Ideally, Adams needs to finish first in the electoral college; this removes the sting from the Jacksonian allegation that their man is somehow the rightful president. The popular vote is, IMHO, less important—too many states didn't use it as a method and anyway, I'm not sure whether anybody was adding it up nationally in the way we do with hindsight.

See https://www.alternatehistory.com/fo...pular-vote-election-for-potus-in-1824.381333/ for an argument that when the states that chose the president by legislature are counted, Adams was at least as popular as Jackson in 1824.
 
So, assuming that JQA has a successful presidency and is followed by Henry Claw, it would seem likely that the *Democratic Party would be cast in the role of the OTL Whigs, while the National Republicans would likely become the dominant party in the nation.

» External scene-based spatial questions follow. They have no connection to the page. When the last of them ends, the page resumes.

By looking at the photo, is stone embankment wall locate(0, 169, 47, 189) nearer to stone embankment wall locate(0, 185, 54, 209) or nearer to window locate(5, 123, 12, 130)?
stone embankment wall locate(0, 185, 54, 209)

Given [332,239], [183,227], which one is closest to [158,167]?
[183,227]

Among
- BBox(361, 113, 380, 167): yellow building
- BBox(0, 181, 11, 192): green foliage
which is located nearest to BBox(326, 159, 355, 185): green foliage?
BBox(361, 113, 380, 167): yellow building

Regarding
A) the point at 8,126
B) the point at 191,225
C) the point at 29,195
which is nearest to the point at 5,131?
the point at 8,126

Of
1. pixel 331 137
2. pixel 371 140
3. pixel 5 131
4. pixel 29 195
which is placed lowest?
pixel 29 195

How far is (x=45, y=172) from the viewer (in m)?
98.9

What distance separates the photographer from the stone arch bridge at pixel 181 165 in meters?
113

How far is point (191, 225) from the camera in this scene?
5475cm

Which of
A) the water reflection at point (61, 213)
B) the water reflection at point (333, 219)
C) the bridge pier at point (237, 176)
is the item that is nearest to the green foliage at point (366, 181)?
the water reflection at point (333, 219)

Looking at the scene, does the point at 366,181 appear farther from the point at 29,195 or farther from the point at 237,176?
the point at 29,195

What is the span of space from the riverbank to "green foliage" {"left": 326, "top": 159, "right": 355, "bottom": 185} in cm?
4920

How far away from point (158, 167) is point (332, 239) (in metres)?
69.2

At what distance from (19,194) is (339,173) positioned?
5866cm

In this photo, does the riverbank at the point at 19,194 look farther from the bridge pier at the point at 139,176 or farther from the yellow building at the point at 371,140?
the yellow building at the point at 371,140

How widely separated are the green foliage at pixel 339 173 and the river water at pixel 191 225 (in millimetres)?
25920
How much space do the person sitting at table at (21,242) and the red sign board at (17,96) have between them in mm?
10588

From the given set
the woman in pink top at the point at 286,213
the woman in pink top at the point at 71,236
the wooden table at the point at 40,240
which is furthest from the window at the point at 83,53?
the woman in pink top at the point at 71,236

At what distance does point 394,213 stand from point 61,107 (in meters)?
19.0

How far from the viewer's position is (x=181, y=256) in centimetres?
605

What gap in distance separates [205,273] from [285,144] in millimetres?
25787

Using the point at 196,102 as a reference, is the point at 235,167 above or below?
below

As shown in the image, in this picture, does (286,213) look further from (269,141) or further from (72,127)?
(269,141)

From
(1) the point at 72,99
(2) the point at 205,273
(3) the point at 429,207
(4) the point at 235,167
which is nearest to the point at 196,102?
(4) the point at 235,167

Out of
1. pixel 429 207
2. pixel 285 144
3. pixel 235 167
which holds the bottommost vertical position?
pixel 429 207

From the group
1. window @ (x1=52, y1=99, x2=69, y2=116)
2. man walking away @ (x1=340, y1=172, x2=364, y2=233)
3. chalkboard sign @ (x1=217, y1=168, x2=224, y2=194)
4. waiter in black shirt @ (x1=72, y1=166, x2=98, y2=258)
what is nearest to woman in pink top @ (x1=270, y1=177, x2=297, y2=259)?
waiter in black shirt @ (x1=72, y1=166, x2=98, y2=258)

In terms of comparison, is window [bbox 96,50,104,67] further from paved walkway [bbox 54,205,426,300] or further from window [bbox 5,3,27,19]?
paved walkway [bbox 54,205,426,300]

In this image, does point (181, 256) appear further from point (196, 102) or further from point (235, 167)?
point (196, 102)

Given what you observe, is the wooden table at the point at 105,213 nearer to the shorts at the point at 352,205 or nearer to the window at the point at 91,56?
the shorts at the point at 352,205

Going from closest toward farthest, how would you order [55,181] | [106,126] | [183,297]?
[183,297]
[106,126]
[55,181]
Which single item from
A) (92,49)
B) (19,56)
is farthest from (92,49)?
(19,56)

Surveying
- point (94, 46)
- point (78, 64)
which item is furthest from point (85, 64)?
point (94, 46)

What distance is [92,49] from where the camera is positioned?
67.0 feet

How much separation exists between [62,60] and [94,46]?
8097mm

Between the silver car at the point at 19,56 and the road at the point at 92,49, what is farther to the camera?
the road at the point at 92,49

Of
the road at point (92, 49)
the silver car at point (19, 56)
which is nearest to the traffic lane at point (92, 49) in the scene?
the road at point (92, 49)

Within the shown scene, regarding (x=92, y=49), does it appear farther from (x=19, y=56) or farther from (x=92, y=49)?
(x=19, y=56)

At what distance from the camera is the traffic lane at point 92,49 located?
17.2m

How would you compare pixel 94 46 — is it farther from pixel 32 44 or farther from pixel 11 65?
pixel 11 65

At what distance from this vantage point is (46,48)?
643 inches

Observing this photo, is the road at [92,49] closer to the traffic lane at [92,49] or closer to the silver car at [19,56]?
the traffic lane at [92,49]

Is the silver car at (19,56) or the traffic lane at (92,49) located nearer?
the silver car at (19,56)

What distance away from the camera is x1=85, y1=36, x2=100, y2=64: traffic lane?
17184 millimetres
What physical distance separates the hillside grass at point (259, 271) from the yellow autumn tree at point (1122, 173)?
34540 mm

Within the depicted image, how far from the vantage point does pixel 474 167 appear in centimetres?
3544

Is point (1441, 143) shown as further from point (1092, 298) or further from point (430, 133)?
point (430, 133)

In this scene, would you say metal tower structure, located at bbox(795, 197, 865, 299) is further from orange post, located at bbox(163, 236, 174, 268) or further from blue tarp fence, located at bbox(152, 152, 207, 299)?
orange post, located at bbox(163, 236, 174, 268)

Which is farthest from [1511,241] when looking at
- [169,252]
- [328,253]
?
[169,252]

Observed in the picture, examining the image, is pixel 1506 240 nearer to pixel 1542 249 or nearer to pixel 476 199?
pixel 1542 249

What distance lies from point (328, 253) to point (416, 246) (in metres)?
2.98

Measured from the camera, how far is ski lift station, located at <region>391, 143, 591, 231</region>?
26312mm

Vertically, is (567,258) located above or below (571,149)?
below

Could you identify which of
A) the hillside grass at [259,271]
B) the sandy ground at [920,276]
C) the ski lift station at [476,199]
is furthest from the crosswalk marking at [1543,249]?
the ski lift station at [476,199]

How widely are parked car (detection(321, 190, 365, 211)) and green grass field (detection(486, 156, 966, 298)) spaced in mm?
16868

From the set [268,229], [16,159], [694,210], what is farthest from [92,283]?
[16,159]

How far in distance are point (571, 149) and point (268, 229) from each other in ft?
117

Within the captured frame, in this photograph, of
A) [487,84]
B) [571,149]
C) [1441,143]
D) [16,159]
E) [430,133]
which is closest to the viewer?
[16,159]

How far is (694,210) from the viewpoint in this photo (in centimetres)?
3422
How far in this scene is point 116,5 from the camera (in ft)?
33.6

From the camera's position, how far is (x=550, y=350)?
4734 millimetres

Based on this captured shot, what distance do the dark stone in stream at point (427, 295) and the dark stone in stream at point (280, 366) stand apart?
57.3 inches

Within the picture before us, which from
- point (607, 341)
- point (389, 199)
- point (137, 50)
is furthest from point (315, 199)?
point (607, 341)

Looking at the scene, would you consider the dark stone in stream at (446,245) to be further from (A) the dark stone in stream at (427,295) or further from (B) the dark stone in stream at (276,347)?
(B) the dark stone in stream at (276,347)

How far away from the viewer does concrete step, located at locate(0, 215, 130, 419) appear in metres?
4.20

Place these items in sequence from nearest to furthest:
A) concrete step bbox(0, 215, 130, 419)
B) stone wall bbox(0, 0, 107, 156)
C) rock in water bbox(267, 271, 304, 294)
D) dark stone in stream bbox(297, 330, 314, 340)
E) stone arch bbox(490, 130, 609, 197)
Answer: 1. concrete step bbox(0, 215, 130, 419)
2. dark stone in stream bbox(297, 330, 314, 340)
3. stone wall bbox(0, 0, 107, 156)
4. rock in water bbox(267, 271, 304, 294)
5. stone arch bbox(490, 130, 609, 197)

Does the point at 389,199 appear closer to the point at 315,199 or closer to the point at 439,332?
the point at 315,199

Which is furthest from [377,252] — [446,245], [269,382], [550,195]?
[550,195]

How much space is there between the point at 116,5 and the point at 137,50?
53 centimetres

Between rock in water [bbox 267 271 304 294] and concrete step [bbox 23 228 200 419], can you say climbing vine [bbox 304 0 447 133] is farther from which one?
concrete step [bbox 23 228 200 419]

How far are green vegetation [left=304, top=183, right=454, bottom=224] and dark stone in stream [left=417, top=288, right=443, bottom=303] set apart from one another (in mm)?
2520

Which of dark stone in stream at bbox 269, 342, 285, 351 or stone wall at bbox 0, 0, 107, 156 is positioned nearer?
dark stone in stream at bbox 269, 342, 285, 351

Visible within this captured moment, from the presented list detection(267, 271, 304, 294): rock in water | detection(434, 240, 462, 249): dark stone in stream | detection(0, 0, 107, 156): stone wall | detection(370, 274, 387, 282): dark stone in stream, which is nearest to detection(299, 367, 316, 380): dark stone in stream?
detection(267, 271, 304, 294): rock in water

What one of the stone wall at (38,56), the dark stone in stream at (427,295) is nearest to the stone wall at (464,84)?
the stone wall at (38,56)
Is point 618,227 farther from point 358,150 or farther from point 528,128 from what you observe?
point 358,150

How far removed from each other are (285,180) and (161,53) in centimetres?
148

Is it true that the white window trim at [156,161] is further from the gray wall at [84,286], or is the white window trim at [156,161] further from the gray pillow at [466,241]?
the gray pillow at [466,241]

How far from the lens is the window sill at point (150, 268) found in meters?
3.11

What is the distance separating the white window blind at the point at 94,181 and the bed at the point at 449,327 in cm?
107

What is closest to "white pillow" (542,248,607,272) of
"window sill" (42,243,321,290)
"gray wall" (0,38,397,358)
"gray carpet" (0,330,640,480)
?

Do you think that the Dems would be a chiefly regional party, or would they have a national following (though probably not as successful in these regards as the National Republicans). I wonder how this would impact the development of the United States in the antebellum era.

I think that Adams has a good chance of re-election (especially if Jackson retires or accepts the secretary of war position) in 1828, but the South Carolina crisis will likely occur sooner than OTL and may be the event that causes the opposition to coalesce. They may well style themselves as the Union party and stand Thomas Hart Benton against Clay in 1832 on something like the OTL Democratic platform.

See https://www.alternatehistory.com/fo...pular-vote-election-for-potus-in-1824.381333/ for an argument that when the states that chose the president by legislature are counted, Adams was at least as popular as Jackson in 1824.

Interesting bit of analysis. I don't have my copy of Ratcliffe to hand so I can't chase up the reference but it's very believable. I'm curious to now whether the concept of a national popular vote had any contemporary meaning in 1824 or whether it's just something historians discuss in hindsight.